Let us know in the comments below or tweet your thoughts to Ellie or myself :)

Capacity planning in less than five minutes

Source: Memes Monkey

Following on from my recent Story Pointless series, I realised there was one element I missed. Think of this like a bonus track from an album, I’ll take Ludacris’ Welcome to Atlanta if we’re talking specifics. Anyway, quite often we’ll find that stakeholders are less interested in Stories, instead focusing on Epics or Features, specifically how ‘big’ they are and of course, when will they be done and/or how many of these will they get. Over the years, plenty of us have been trained that the only way to work this out is through story point estimation of all the stories within said Epic or Feature, meaning we get everyone in a room and ‘point’ each item. It’s time to challenge that notion.

A great talk I watched recently from Prateek Singh used whisk(e)y in helping provide an alternative method of doing so, distilling the topic (see what I did there) into something straight forward for ease of understanding. I’d firmly encourage anyone using or curious about the use of data and metrics to find the time to watch it using the link below:

LAG21 — Prateek Singh — Drunk Agile — How many bottles of whisky will I drink in 4 months? — YouTube

Whilst I’m not going to spoil the session by giving a TLDR, I wanted to focus on the standout slide in how to do capacity planning approach using probabilistic methods:

As you’ll know from previous posts, using data to inform better conversations is something which is key to our role at Nationwide as Ways of Working (WoW) Enablement Specialists.
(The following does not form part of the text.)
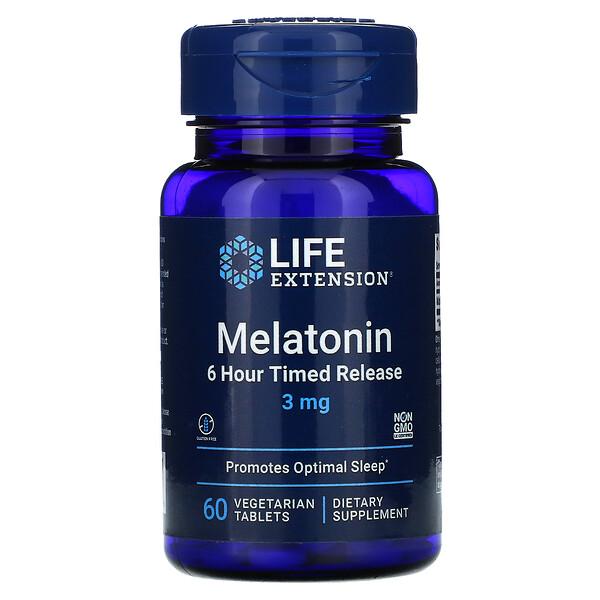 Life Extension, メラトニン、6時間持続放出、3mg、植物性タブレット60粒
So again let’s use what we have in our context to demonstrate what this looks like in practice.

Putting this into practice

Before any sort of maths, we first start with how we break work down. 

We take a slightly different approach to what Prateek describes in his context (Feature->Story work breakdown structure).

Within Nationwide, we are working towards instilling a ‘Golden Thread’ in our work — starting with our Society strategy, then moving down to strategic (three year and in-year) outcomes, breaking this down further into quarterly Objectives and Key Results (OKRs), then Epics and finally Stories.

This means that everyone can see/understand how the work they’re doing fits (or maybe does not fit!) into the goals of our organisation. When you consider the work of Daniel Pink, we’re really focusing here on that ‘purpose’ aspect in trying to instil that in everything we do.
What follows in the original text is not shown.